風のトポスノート661

 

必然の自由と偶然の自由


2008.9.9

 

  鷲田 ヨーロッパの自由の概念は、実は必然なんですね。偶然な自由というの
  は恣意的、アーヴィトラリーであって、そんなのは自由じゃないと。だからヨ
  ーロッパの道徳論では、自ずからやっていて、それが法則通りになるというの
  が自由。カントなんかでも、自分がやりたいことをしていて、自ずからそれが
  道徳法則に合うような生きかたができたときに、一番人間は自由だといって、
  実は自由というのは必然にのっとるというところがあるんです。日本の自由の
  概念というのは、行き当たりバッタリのことがあって、偶然を孕みこんで自ず
  からかたちをとったものが、本当の融通無碍の境地というか、自由の境地とい
  う。偶然というものを最後まで孕んだまま、しゃあないやんかとやってるうち
  に収まってしまうという。
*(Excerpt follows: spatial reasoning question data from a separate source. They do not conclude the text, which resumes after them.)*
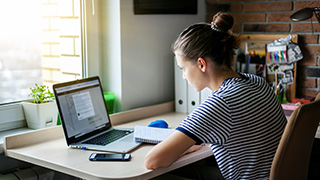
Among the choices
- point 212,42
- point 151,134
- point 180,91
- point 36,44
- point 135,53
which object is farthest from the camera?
point 180,91

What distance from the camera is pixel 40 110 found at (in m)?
→ 2.12

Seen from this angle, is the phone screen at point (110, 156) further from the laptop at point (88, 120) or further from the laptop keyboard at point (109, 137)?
the laptop keyboard at point (109, 137)

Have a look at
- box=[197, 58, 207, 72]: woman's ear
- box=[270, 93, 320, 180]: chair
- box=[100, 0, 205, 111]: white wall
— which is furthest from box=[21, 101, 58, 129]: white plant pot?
box=[270, 93, 320, 180]: chair

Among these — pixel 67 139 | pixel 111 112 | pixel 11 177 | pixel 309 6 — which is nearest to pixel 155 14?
pixel 111 112

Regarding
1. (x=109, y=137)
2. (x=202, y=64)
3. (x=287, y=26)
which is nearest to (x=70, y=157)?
(x=109, y=137)

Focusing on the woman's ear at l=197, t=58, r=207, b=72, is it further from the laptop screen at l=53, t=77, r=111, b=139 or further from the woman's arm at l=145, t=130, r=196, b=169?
the laptop screen at l=53, t=77, r=111, b=139

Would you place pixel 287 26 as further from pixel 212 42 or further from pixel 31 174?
pixel 31 174

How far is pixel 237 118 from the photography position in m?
1.52

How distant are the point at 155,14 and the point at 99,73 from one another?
517mm

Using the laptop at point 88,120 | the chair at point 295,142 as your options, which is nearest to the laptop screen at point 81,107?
the laptop at point 88,120

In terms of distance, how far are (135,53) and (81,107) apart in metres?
0.69

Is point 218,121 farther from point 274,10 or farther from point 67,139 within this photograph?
point 274,10

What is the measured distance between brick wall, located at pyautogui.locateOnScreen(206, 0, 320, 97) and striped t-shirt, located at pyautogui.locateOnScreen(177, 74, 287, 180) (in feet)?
3.58

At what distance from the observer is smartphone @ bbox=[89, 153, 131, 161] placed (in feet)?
5.51
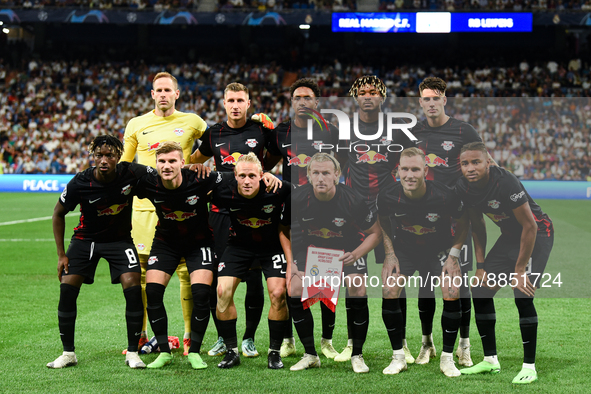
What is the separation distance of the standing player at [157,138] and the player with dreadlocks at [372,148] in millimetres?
1552

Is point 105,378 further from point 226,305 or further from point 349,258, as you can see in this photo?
point 349,258

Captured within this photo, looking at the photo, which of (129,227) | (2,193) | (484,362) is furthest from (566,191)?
(2,193)

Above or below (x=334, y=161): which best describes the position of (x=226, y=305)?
below

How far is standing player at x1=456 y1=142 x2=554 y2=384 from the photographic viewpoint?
14.9 feet

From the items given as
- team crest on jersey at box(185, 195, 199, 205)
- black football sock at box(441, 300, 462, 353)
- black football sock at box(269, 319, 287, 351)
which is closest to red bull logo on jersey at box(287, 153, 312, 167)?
team crest on jersey at box(185, 195, 199, 205)

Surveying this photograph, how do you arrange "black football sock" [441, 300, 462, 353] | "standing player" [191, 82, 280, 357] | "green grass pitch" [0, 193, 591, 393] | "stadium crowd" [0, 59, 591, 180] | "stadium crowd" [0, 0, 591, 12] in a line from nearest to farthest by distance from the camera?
1. "green grass pitch" [0, 193, 591, 393]
2. "black football sock" [441, 300, 462, 353]
3. "standing player" [191, 82, 280, 357]
4. "stadium crowd" [0, 59, 591, 180]
5. "stadium crowd" [0, 0, 591, 12]

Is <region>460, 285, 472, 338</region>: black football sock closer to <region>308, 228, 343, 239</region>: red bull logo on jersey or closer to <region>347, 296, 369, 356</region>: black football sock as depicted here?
<region>347, 296, 369, 356</region>: black football sock

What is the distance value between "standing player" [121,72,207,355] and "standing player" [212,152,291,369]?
2.17 ft

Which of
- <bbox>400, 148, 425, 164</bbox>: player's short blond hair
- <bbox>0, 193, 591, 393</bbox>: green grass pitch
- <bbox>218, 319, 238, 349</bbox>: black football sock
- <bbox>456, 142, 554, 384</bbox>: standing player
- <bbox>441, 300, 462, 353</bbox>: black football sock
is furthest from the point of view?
<bbox>218, 319, 238, 349</bbox>: black football sock

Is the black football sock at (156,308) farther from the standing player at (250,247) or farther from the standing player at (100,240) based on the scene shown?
the standing player at (250,247)

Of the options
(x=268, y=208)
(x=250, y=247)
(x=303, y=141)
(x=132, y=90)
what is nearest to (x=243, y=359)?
(x=250, y=247)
そういう自由の概念の違いというのをふっと思い出
  しました。
  (河合隼雄+鷲田清一『臨床とことば』2003.2.17発行/P.80-81)

「自由」といっても、その言葉で何を意味するかはさまざまで
たとえば、もっとも低次というか他律的で非主体的なのは
快ー不快で、不快なものを排してわがままにしたいというだけの自由。
そのとき、自らの由としての自由は、
快不快原理だけでみずからを規定することになる。

孔子のいうような「心の欲する所に従って、矩を超えず」というように
自律的、主体的でありながら、「道徳法則に合うような生き方」として
自由をとらえるというのは、上記の引用でいえば「必然の自由」。
孔子にしてもこういうのが成り立つのは70歳といっているくらいで
孔子のような人が70歳なのだから普通はまず困難な自由といえばいえる。
「道徳法則」というのも実際のところよくわからないもので
ぼくのようなひねくれ者は、
たちまちその「必然」の行方を見失ってしまうことになる。
とはいえ、ここで重要なのは、最初の他律的で非主体的なあり方から、
エゴイスティックな自我のありかたを少しでも克服し、
自律的、主体的なあり方をする方向に向かう必要性というのは
少なくとも理解できるところではある。

しかし、その際の「自由」というのも、
あまりに自律的、主体的であるがゆえに、
みずからをある意味過信しすぎることがあるのはなんとなくわかる。
人はそんなにすべてを意識できるわけではないし、
意識できないものをどうするかということも含めて
いろいろ考えていく必要があるといえばいえる。
それを「偶然」という表現でとらえるかどうかは別として
「自由」をそういうものをふくんだかたちでとらえていくことは
とても重要なことだろうと思う。

ちょうどそういうことを考えていたところ
◎野内良三『偶然を生きる思想/「日本の情」と「西洋の理」』
 (NHKブックス1118/2008.8.30発行)
という本がでて、
「原理・原則(必然性)の名のもとに偶然的なものを拒否し、
囲い込んでしまうことは、自分の生きている世界を制限することである」
というもっともなことが書かれてあった。
「必然と偶然の関係をどのように考えるかによって、人生(世界)は
その様相を大きく変える」というのである。
そして、その判断にあたっては、次の三つの視点が重要になるという。
この三つの視点はぼくも常々ガイドにしていて、
以前それについてノートに書いたこともあったと思う。

1)短いスパンで見るか、長いスパンで見るか
2)微視的視点から見るか、巨視的視点から見るか
3)部分を指向して見るか、全体を指向して見るか

少なくとも自由について見ていくためには
この三つの視点は不可欠になるだろうし、
さらに、自己をどのように把握するかということによっても
自由というのはその幅と深さを変えていくことになるのは確かだろう。
だから、今欲しいものを求めるだけのような快ー不快原理の自由は
そのレベルで自分をとらえているわけだし、
「道徳法則」を欲する人の自由はそのレベルで自分を位置づけることになる。
そして、たとえばみずからの影の部分や世界の影の部分さえもとらえようとし
そのなかでの自由へとみずからを展開させていくこともまたできるわけである。
とはいえ、まず重要なのは、出発点として、
小さなあり方ではあっても、ある種の主体性を身につけるということで、
それがなくては、「偶然」を孕んだ自由に向かうことはできないだろうと思う。